Ask the photographer for links to his existing online portfolio. If one doesn’t exist but the photographer is claiming to be a professional, pass. It is likely that this person is either not up to date with current practices, does not have as much experience as originally claimed, or is running a scam. Ew.
When looking through the photographer’s portfolio you want to find out if he has experience shooting the types of looks you want to add to your portfolio. If no such photos exist, simply make sure you really really like the photographer’s work! This is very important.
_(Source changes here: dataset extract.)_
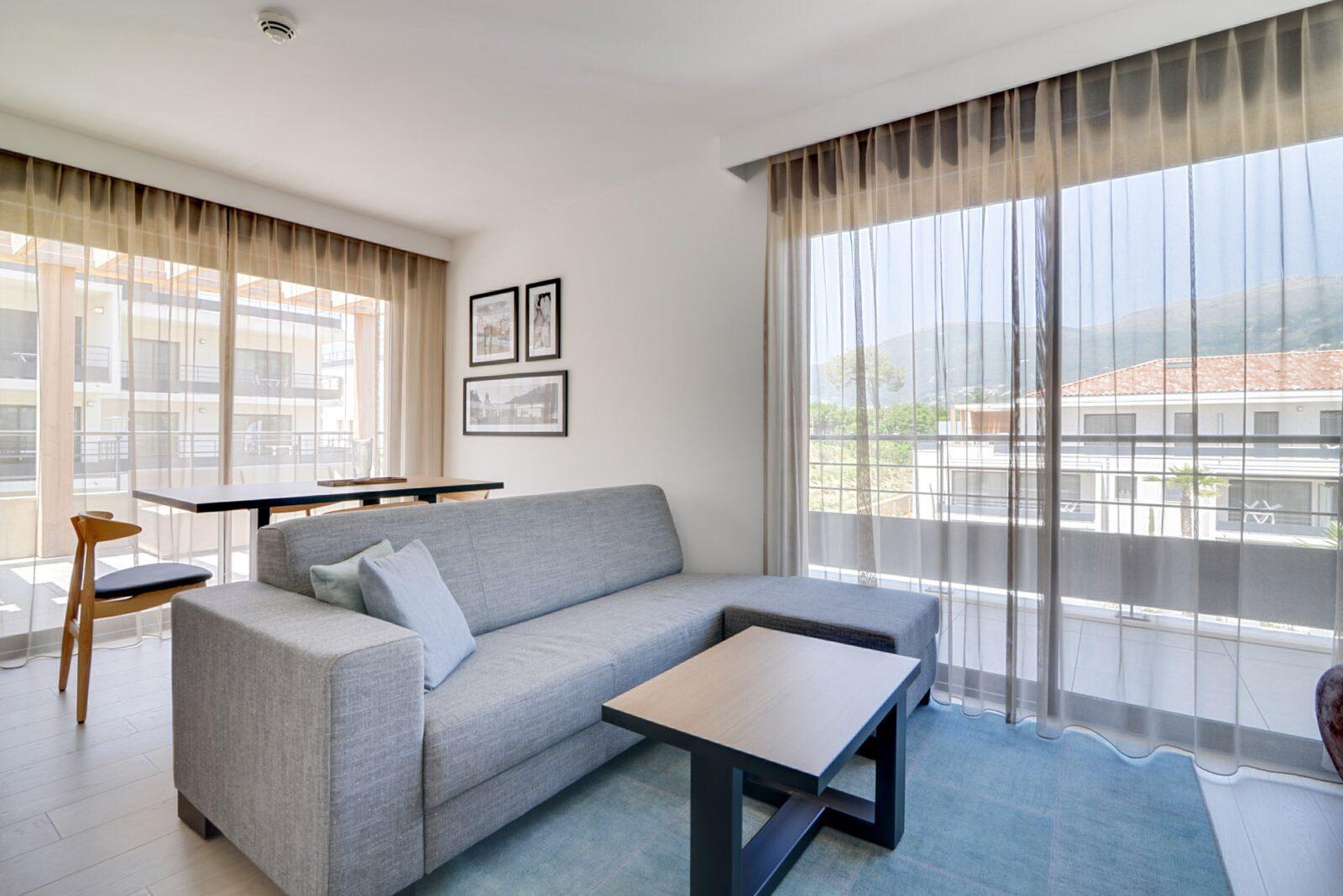 Penthouse pour 4 personnes avec 2 lits doubles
While you will be walking away with free photos and experience, it is best that you are also walking away with photos you can use; which is the main point of doing this in the first place.
If you are still willing to work with a brand new photographer who has no previous work to show, keep in mind that you might not end up getting any good photos at all. At the very least, however, you can use that shoot as a practice round to get yourself familiar with being in front of the camera.
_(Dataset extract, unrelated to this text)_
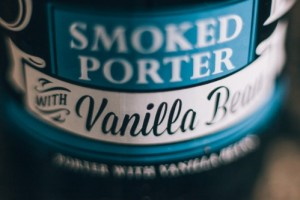 Stone Brewing Smoked Porter with Vanilla Bean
The other side of doing your research involves learning how modeling is done. Browse magazines and Google for photos of models posing in the exact style of the shoot you are planning. One of the worst and most annoying things, for a photographer, is having to direct a model the entire shoot. This is distracting and can take the focus away from taking great photos. Yes, the photographer knows you are a newbie but you don’t want to show up completely unprepared; that is just unprofessional. Asking for a bit of direction is acceptable but you shouldn’t spend the duration of the shoot standing there waiting to be told what to do. It’s always better to try and fail then to not try at all.
Be professional and polite
If you are a brand new model then you have everything to gain, at this point. Remember that the photographer booking you is a professional and is basically working for free. While she will hopefully get something out of it in the end, there is a chance that you won’t provide the photos that are desired, at all, because you are still green and don’t know what you’re doing. That said, always remain humble.
If the photographer is offering a tfp shoot for swimsuit photos, for example, don’t assume she will also be willing to take fitness photos of you. Politely ask if additional looks can be added to the shoot, once you have established a dialogue. Another option is to wait until the end of your shoot, thank the photographer, then mention that you would love to work with her again and to please consider you for future tfp shoots. If the photographer says no or does not call on you for future shoots, drop it. Remember, you are an amateur and this person makes money taking photos. What you are asking is that this person do more free work for you. Pressing the issue or acting entitled would be the same as saying you don’t value the photographer’s work.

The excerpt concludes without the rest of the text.